Central office management rejected this suggestion to add even modest stakes to the upper grades’ DC-CAS; no reason given.

***Move one of the DC-BAS tests to year end. If management rejected the suggestion to move DC-CAS test administration to the end of the school year, school staff suggested scheduling one of the no-stakes DC-BAS benchmarking tests for late May–early June. As it was, the schedule squeezed all four benchmarking test administrations between early September and mid-February. Moving just one of them to the end of the year would give the following year’s teachers a more recent reading (by more than three months) of their new students’ academic levels and needs.

Central office management rejected this suggestion probably because the real purpose of the DC-BAS was not to help teachers understand their students’ academic levels and needs, as the following will explain.

***Change DC-BAS tests so they cover recently taught content. Many DC citizens probably assumed that, like most tests, the DC-BAS interim tests covered recently taught content, such as that covered since the previous test administration. Not so in 2010. The first annual DC-BAS was administered in early September, just after the year’s courses commenced. Moreover, it covered the same content domain—that for the entirety of the school year—as each of the next three DC-BAS tests.
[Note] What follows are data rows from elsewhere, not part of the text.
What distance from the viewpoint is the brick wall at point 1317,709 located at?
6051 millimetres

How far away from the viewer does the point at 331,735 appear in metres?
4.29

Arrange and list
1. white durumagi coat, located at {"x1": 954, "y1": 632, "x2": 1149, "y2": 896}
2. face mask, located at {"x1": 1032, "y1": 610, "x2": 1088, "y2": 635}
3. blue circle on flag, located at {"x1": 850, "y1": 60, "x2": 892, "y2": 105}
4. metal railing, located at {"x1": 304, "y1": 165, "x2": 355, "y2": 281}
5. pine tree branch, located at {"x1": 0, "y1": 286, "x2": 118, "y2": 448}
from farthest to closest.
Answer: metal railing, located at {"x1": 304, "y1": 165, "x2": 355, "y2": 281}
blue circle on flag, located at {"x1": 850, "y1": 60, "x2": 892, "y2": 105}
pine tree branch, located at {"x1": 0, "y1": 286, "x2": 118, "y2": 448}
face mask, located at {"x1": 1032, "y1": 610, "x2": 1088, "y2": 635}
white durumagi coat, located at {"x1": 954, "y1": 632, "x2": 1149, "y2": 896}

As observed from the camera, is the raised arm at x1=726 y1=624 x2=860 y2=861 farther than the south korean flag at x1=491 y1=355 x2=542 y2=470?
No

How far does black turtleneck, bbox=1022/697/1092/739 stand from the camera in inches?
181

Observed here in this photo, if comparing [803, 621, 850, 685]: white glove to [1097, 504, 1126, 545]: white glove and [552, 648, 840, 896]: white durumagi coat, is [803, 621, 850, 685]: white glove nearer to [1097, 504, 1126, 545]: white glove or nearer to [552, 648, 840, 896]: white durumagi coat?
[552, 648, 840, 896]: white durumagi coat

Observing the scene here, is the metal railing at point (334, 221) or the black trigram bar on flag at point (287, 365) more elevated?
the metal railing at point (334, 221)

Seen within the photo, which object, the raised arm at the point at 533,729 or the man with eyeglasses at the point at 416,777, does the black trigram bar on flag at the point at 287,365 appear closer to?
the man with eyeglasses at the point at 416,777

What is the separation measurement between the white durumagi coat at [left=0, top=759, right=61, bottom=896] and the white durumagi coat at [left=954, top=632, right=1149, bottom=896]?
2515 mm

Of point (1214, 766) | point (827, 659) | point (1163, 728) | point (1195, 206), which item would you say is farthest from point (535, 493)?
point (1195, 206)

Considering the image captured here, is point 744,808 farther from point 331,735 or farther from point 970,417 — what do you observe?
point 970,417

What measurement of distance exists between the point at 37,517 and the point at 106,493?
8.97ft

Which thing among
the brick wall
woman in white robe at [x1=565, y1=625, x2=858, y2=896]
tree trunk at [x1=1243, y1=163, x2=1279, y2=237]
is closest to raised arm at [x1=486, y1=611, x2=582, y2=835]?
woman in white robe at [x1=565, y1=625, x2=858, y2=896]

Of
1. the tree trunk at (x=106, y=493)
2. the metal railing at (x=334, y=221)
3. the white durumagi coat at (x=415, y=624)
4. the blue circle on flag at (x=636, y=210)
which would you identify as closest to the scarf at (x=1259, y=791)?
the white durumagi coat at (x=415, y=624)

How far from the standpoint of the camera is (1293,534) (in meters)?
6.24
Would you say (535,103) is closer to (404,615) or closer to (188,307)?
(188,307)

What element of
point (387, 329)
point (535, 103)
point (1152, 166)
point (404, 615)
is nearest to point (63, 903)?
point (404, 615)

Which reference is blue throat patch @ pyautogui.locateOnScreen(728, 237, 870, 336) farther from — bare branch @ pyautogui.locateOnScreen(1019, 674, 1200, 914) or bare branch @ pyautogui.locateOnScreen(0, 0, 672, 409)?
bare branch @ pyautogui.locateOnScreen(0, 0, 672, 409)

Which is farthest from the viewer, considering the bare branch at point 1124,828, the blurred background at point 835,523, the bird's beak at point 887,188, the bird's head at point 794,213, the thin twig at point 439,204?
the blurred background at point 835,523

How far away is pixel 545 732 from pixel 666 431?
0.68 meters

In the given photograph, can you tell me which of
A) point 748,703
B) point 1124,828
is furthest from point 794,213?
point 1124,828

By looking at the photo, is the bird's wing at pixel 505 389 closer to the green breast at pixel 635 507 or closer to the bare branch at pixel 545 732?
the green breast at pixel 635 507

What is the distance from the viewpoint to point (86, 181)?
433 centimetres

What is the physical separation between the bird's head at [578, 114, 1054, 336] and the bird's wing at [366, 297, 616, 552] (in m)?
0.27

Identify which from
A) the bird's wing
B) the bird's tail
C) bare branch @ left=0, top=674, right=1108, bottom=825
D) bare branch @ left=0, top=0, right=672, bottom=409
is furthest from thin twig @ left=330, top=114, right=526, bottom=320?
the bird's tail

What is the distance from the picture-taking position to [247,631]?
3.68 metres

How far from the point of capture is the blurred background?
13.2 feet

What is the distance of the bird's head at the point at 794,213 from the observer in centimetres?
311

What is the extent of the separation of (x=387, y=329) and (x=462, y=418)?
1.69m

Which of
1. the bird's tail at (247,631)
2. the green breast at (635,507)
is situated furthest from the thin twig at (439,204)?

School staff proposed changing the full-year “comprehensive” content coverage of each DC-BAS test to partial-year “cumulative” coverage, so students would only be tested on what they had been taught prior to each test administration.

This suggestion, too, was rejected. Testing the same full-year comprehensive content domain produced a predictable, flattering score rise. With each DC-BAS test administration, students recognized more of the content, because they had just been exposed to more of it, so average scores predictably rose. With test scores always rising, it looked like student achievement improved steadily each year. Achieving this contrived score increase required testing students on some material to which they had not yet been exposed, both a violation of professional testing standards and a poor method for instilling student confidence. (Of course, it was also less expensive to administer essentially the same test four times a year than to develop four genuinely different tests.)

***Synchronize the sequencing of curricular content across the District. DCPS management rhetoric circa 2010 attributed classroom-level benefits to the testing program. Teachers would know more about their students’ levels and needs and could also learn from each other. Yet, the only student test results teachers received at the beginning of each school year was half-a-year old, and most of the information they received over the course of four DC-BAS test administrations was based on not-yet-taught content.

As for cross-district teacher cooperation, unfortunately there was no cross-District coordination of common curricular sequences. Each teacher paced their subject matter however they wished and varied topical emphases according to their own personal preference.

It took DCPS’s chief academic officer, Carey Wright, and her chief of staff, Dan Gordon, less than a minute to reject the suggestion to standardize topical sequencing across schools so that teachers could consult with one another in real time. Tallying up the votes: several hundred school-level District educators favored the proposal, two of Rhee’s trusted lieutenants opposed it. It lost.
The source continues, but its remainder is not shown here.